▶ Action item
Across the records that follow, count each line holding "this", and write only the total.
[[ Material provided open ]]
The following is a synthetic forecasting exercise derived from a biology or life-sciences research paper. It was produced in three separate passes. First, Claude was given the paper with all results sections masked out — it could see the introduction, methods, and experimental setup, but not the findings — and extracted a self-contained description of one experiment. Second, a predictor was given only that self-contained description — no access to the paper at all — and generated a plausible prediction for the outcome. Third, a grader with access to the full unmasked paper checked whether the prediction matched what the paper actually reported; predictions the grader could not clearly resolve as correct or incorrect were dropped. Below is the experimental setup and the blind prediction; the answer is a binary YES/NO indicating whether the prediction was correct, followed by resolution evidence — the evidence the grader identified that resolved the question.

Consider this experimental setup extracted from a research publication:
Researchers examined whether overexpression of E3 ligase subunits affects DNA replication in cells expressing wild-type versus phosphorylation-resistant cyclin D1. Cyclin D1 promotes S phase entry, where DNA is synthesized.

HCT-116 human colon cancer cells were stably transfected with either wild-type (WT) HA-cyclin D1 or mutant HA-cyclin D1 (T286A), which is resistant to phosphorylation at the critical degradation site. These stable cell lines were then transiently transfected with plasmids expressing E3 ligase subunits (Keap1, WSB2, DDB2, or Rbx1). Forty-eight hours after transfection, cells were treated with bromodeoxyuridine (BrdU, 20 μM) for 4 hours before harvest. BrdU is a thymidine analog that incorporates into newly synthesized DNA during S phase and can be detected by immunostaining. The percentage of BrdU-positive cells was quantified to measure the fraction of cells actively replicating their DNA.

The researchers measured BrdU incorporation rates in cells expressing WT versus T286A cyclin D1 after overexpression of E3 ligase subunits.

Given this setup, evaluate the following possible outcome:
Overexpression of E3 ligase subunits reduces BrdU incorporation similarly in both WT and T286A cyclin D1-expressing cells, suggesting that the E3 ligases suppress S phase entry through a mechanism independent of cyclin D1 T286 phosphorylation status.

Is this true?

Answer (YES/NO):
[[ Material provided closed ]]
▶ Task output
3